EXERCISE PASSAGE section start
I also remember much adulation of my courage by the ladies for having hung on to the one side of a runaway pony in a pony cart down a steep incline. As if anyone could do otherwise when, had you let go, the man on the other side must inevitably have fallen over the cliff and very possibly have been killed! On such occasions there is no such thing as courage: simple necessity.

The ensuing winter, however, brought leisure, and a very dear friend suggested that some of my experiences might prove acceptable to the minor magazines. So I wrote Lal and sent it off to I really forget which magazine, the most minor I could find. It was, of course, returned with thanks. Now this rebuff had the usual effect of rebuffs upon my militant nature. I re-read Lal; I came to the conclusion it was good, and I sent it somewhere else. I was very persistent. Having made up my mind it was worth printing, I determined it should be so, and having exhausted all the minor magazines I tried the major ones, beginning with Macmillan’s.

I received a courteous request for more; and from that moment until now I have never been in want of a publisher. I have steadily refused to write to order, but everything I have written has been accepted without demur. I mention all this as a heart tonic to young authors. My advice is briefly—make up your mind that you have done your best, and then try every single editor in the United Kingdom; if you don’t succeed, and you have sufficient money, publish on your own, if, on mature thought, you are convinced that you have something to say.
EXERCISE PASSAGE section end
EXERCISE DATA section start
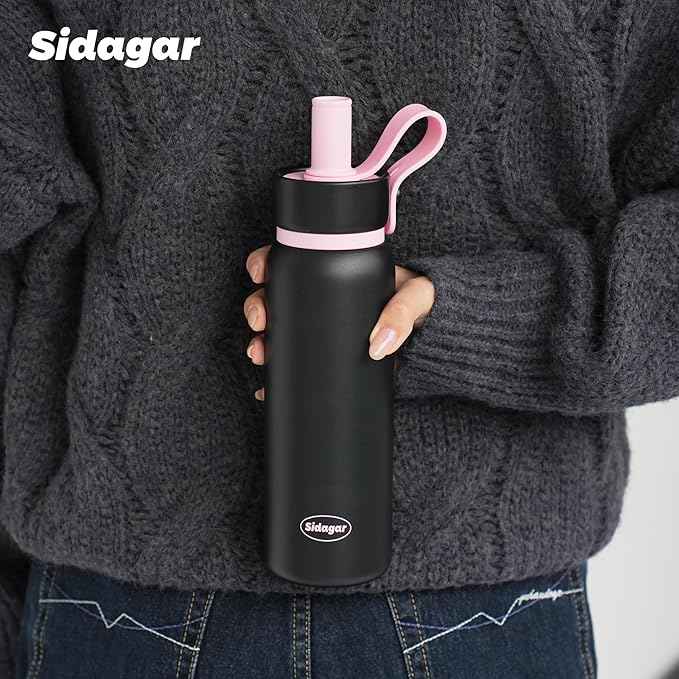 24 oz Tumbler, Insulated Coffee Mug with Lid and Straw, Leak Proof Portable Travel Cup, for Hot and Cold Drinks Drinks Flask for Women Black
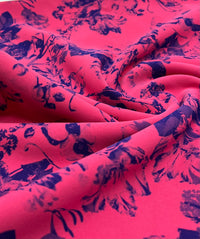 Hot Pink Purple Floral Compact Crepe Fabric 2 Way Stretch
EXERCISE DATA section end
WORK TO COMPLETE —
1. Answer these questions from the passage on first publication:
(a) What did the narrator hang on to while going down a steep incline?
(b) Among the major magazines, which one did the narrator try first?
(c) What does the narrator say they have steadily refused to do?
2. List every step of the advice to young authors in the passage on first publication.
3. Rewrite the passage on first publication starting at "I also remember" and ending at "courage: simple necessity.", changing "cliff" to "ledge".

PER-TASK ANSWERS —
1.
(a) One side of a runaway pony in a pony cart.
(b) Macmillan's.
(c) Write to order.

2.
- Make up your mind that you have done your best.
- Try every single editor in the United Kingdom.
- If you don't succeed and you have sufficient money, publish on your own, if, on mature thought, you are convinced that you have something to say.

3.
I also remember much adulation of my courage by the ladies for having hung on to the one side of a runaway pony in a pony cart down a steep incline. As if anyone could do otherwise when, had you let go, the man on the other side must inevitably have fallen over the ledge and very possibly have been killed! On such occasions there is no such thing as courage: simple necessity.